We’ve got 10 films here for you to consider enjoying this spooky season, including two that I’ve rated among the best this century, plus some explanation why Geek Graffiti loves this genre so much, and a plea for understanding of big, beautiful, bitey fish.

Hope you enjoy it – let us know either way in the comments!

Ginger Snaps (2000, Dir: John Fawcett)

Since Get Out was released (and as I’ve said before, Get Out is a fantastic film,) there’s been a lot of talk about ‘elevated’ horror. This cheapens the genre and misses the point. Yes, there are trashy horror films (I’ll be talking about one tomorrow). There are also vile, offensive films without taste, decency, or anything worthwhile to say. Sure, some of those are horror films, but many of them are tentpole blockbusters from mainstream directors.

I love films. That’s why I get so apoplectically (some would say unreasonably) angry about inept, lazy, nasty films, regardless of their genre.

▸ Activities:
1 - In the horror film excerpt, who directed Ginger Snaps?
2 - Name every word the horror film excerpt uses to describe the kind of films that make the writer angry regardless of genre.
3 - Set down the part of the horror film excerpt that opens with the words containing "We’ve got 10" and closes with "from mainstream directors.".
The listing that follows is separate material, unrelated to the horror film excerpt.

▸ Records provided:
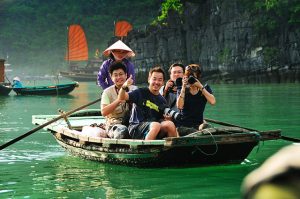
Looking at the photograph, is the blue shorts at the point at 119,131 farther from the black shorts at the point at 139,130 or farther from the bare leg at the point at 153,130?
the bare leg at the point at 153,130

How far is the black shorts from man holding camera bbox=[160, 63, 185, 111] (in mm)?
647

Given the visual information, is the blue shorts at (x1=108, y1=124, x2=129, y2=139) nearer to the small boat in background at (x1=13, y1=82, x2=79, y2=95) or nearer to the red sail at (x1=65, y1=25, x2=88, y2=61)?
the small boat in background at (x1=13, y1=82, x2=79, y2=95)

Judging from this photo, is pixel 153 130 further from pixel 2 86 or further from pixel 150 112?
pixel 2 86

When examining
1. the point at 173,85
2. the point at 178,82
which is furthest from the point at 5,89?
the point at 178,82

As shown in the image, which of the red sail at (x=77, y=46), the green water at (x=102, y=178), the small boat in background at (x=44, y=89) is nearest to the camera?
the green water at (x=102, y=178)

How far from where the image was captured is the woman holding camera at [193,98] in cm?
587

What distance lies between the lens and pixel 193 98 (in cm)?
616

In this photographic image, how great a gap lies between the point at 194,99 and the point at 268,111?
9.31 meters

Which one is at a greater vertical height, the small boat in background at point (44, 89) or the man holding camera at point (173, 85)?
the man holding camera at point (173, 85)

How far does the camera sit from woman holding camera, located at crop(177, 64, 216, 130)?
19.3ft

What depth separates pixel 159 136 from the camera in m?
5.85

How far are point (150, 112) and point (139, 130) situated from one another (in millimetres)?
242

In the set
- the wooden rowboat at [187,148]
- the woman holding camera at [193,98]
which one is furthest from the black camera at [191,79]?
the wooden rowboat at [187,148]

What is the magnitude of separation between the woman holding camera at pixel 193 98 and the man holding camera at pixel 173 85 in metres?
0.14
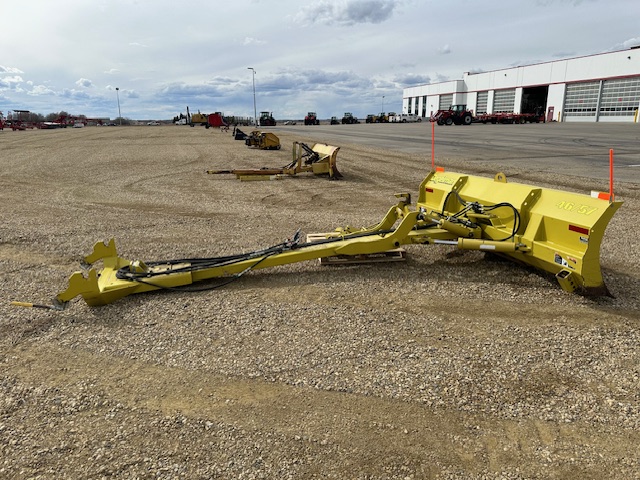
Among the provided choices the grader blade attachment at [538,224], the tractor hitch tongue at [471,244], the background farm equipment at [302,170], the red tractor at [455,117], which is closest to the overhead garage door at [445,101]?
the red tractor at [455,117]

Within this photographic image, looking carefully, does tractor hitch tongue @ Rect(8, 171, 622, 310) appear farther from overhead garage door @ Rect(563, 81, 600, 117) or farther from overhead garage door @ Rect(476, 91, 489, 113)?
overhead garage door @ Rect(476, 91, 489, 113)

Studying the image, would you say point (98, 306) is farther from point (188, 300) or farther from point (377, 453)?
point (377, 453)

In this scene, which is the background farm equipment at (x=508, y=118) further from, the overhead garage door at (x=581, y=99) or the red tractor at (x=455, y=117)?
the overhead garage door at (x=581, y=99)

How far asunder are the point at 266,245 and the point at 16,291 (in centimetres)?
292

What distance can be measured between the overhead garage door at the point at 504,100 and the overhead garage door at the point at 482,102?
8.30ft

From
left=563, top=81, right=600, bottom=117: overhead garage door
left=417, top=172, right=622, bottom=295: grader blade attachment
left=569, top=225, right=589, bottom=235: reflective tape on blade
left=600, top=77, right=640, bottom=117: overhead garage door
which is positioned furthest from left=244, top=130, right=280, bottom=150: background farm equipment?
left=563, top=81, right=600, bottom=117: overhead garage door

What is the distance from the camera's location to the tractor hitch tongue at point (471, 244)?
13.2 ft

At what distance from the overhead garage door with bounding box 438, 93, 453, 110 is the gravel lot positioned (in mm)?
78695

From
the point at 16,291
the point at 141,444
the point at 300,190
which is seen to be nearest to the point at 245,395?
the point at 141,444

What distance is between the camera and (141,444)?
252cm

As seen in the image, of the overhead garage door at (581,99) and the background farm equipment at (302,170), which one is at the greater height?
the overhead garage door at (581,99)

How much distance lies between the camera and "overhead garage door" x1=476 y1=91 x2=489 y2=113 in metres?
70.5

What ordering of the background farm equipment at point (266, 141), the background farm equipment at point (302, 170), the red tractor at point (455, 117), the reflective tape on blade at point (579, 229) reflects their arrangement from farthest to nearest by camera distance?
the red tractor at point (455, 117), the background farm equipment at point (266, 141), the background farm equipment at point (302, 170), the reflective tape on blade at point (579, 229)

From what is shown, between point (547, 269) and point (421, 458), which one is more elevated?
point (547, 269)
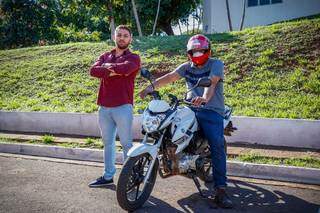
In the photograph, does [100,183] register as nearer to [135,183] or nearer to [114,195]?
[114,195]

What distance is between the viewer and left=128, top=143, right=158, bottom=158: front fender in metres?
4.50

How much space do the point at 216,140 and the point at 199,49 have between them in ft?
3.69

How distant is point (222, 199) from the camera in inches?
191

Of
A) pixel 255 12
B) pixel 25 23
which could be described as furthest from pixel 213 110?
pixel 25 23

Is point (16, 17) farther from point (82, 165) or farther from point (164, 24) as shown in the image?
point (82, 165)

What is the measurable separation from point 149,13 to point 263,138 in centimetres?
A: 1767

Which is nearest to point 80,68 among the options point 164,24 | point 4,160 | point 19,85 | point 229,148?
point 19,85

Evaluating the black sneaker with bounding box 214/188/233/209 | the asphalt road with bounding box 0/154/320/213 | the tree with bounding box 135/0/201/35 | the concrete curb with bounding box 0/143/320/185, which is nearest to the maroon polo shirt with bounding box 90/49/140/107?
the asphalt road with bounding box 0/154/320/213

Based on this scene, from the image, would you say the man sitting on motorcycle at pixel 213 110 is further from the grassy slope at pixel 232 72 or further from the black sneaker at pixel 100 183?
the grassy slope at pixel 232 72

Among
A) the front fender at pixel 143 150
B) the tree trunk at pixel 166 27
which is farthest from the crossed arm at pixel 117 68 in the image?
the tree trunk at pixel 166 27

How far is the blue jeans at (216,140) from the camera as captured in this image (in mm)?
4855

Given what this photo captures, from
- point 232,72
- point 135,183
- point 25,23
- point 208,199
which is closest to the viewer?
point 135,183

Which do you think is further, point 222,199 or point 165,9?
point 165,9

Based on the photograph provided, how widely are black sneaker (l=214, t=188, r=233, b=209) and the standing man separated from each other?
1.40 m
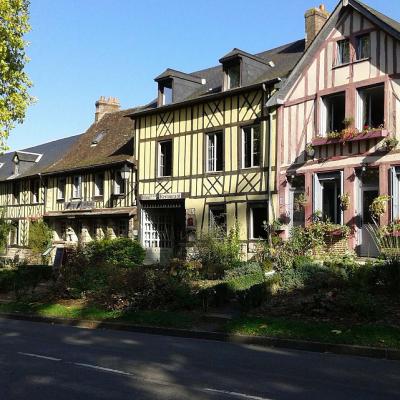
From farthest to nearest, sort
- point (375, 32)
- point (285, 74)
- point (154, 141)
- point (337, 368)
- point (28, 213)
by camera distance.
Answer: point (28, 213) < point (154, 141) < point (285, 74) < point (375, 32) < point (337, 368)

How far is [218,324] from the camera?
1175 cm

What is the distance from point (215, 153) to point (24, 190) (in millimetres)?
16217

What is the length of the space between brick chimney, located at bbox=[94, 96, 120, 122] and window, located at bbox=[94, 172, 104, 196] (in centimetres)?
680

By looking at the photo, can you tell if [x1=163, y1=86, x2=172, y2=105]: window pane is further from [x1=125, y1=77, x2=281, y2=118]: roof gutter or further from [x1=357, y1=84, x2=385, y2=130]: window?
[x1=357, y1=84, x2=385, y2=130]: window

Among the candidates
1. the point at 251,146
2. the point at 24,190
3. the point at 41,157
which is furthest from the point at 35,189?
the point at 251,146

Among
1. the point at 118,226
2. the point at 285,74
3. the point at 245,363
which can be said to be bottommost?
the point at 245,363

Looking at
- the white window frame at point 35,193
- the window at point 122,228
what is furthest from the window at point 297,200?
the white window frame at point 35,193

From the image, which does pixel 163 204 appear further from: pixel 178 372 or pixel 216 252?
pixel 178 372

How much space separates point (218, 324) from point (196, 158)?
472 inches

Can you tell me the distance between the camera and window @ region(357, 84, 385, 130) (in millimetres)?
17766

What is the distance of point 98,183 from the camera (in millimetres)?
28203

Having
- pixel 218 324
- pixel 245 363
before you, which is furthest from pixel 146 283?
pixel 245 363

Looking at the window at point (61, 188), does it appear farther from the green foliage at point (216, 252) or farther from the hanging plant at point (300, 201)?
the hanging plant at point (300, 201)

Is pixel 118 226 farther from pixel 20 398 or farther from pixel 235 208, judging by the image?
pixel 20 398
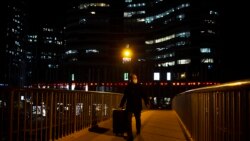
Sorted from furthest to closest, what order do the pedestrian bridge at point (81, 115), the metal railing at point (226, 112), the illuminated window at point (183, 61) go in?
the illuminated window at point (183, 61) < the pedestrian bridge at point (81, 115) < the metal railing at point (226, 112)

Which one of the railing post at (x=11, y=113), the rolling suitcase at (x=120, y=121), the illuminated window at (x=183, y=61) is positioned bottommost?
the rolling suitcase at (x=120, y=121)

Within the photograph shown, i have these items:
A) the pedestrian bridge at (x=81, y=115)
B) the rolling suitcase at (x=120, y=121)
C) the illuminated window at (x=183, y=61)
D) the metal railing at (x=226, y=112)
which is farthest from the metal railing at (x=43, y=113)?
the illuminated window at (x=183, y=61)

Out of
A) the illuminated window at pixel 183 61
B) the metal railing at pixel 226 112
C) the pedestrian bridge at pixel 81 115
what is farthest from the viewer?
Result: the illuminated window at pixel 183 61

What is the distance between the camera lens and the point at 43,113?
977 centimetres

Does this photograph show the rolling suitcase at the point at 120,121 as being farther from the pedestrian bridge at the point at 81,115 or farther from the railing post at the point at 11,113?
the railing post at the point at 11,113

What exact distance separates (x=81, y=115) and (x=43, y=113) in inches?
176

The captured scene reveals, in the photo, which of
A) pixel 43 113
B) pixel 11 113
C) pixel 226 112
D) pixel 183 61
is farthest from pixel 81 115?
pixel 183 61

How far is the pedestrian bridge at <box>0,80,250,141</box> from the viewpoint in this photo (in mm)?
4961

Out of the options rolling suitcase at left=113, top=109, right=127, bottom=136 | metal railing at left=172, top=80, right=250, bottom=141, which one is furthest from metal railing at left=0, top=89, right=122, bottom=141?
metal railing at left=172, top=80, right=250, bottom=141

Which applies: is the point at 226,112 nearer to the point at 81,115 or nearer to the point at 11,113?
the point at 11,113

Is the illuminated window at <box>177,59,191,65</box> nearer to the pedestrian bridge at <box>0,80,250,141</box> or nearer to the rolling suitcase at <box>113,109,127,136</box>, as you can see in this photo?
the pedestrian bridge at <box>0,80,250,141</box>

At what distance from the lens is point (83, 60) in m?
132

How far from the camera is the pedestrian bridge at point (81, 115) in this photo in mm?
4961

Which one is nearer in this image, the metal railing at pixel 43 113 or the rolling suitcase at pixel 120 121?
the metal railing at pixel 43 113
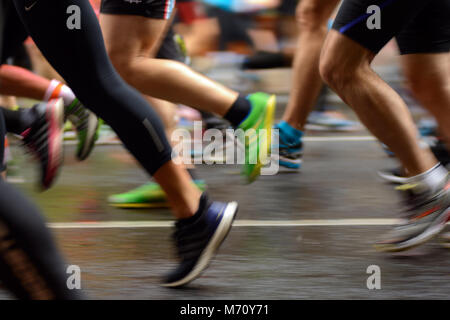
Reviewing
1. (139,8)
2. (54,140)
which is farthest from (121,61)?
(54,140)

▸ Completed exercise:
1 - John Fawcett

2 - Inept, lazy, nasty

3 -
We’ve got 10 films here for you to consider enjoying this spooky season, including two that I’ve rated among the best this century, plus some explanation why Geek Graffiti loves this genre so much, and a plea for understanding of big, beautiful, bitey fish.

Hope you enjoy it – let us know either way in the comments!

Ginger Snaps (2000, Dir: John Fawcett)

Since Get Out was released (and as I’ve said before, Get Out is a fantastic film,) there’s been a lot of talk about ‘elevated’ horror. This cheapens the genre and misses the point. Yes, there are trashy horror films (I’ll be talking about one tomorrow). There are also vile, offensive films without taste, decency, or anything worthwhile to say. Sure, some of those are horror films, but many of them are tentpole blockbusters from mainstream directors.